Objective: Render the lines below as a numbered list, omitting any blank lines.

------ Data to use

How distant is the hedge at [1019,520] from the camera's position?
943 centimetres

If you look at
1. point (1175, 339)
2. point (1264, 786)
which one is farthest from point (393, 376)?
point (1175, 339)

------------

Exercise result:
1. How distant is the hedge at [1019,520] from the camera's position?
2. 943 centimetres
3. If you look at
4. 1. point (1175, 339)
5. 2. point (1264, 786)
6. which one is farthest from point (393, 376)?
7. point (1175, 339)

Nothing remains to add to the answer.